Professor Jianzhong Li (Harbin Institute of Technology)
Saturday, Dec 14 from 9:00am-10:00am

Title: Complexity Theory and Highly Efficient Algorithms for Big Data Computation with Limited Computing Resources

Abstract: In recent years, big-data research has attracted extensive attention in both academia and industry due to massive amounts of data being generated as a result of the rapid developments in information and communication technologies. In many fields, big data analytics solutions have been approved to propel productivity and enhance decision-making. Outcomes of big data research will play significant roles in economic and social development and even drive the scientific revolution in the future. Big data computation is crucial for exploiting and utilizing values of big data; however, the current research solutions are far from meeting the actual needs due to the limited computation resources. Several essential issues remain unresolved, and considerable work has not been accomplished in the field. Therefore, there is a need to establish a complete theory of big-data computation. This talk focuses on the theoretical aspects of big-data research, especially the complexity theory and efficient algorithms for big-data computation. The definition of big-data computation and the impact of limited computation resources will be introduced first. Followed by discussing the challenges and research issues in big data computation. Finally, some of the research achievements in complexity theory and efficient algorithms for big-data computation by the speaker’s group will be presented.

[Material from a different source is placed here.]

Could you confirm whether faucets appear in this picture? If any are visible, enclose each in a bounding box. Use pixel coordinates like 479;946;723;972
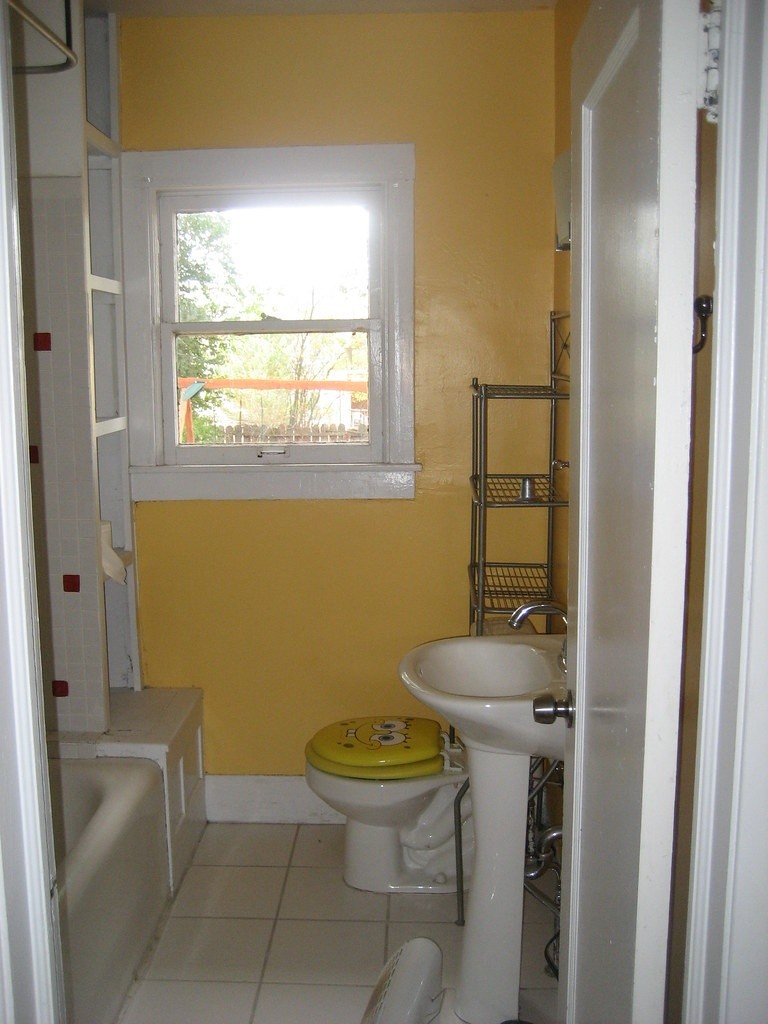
506;600;568;677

Bio: Jianzhong Li is a Professor at the Harbin Institute of Technology, China. He won the National Science Fund for Distinguished Young Scholars, and the China Computer Federation Wang Xuan Award. He is a chief scientist in the National Program on Key Basic Research Project (973 Program). Prof. Li serves as the chair of the China Computer Federation Internet of Things Technical Committee and ACM SIGMOID China, and also as the associate chair of the Chinese Associate of Automation Big Data Technical Committee. Previously, he served as the associate chair of Big Data Technical Committee and Database Technical Committee, the chair of Wireless Sensor Networks Technical Committee in China Computer Federation, and the associate editor of IEEE Transactions on Knowledge and Data Engineering. He was a visiting scholar at the University of California Berkeley in 1985. From 1986 to 1987 and from 1992 to 1993, he was a research scientist in the Lawrence Berkeley National Laboratory, USA. He has been working as the PI for many national key projects and major research projects. He has published 4 books and over 400 papers in prestigious journals and conferences, such as VLDB Journal, Algorithmica, IEEE Transactions on Knowledge and Data Engineering, IEEE Transactions on Parallel and Distributed Systems, SIGMOD, VLDB, ICDE, INFOCOM, Mobihoc, and Sensys. He has an H-index of 50 and his publications have been cited for more than 20,000 times with one of his works being cited for more than 2,000 times. He received several best paper awards in many top conferences including VLDB and also won several National and Provincial Science and Technology Awards. He is the first scholar from mainland China who published papers in top international conferences such as VLDB and ICDE. He participated in developing the operating system for the DJS-100 computer cluster, and the first clustering parallel database system which is widely used in many fields.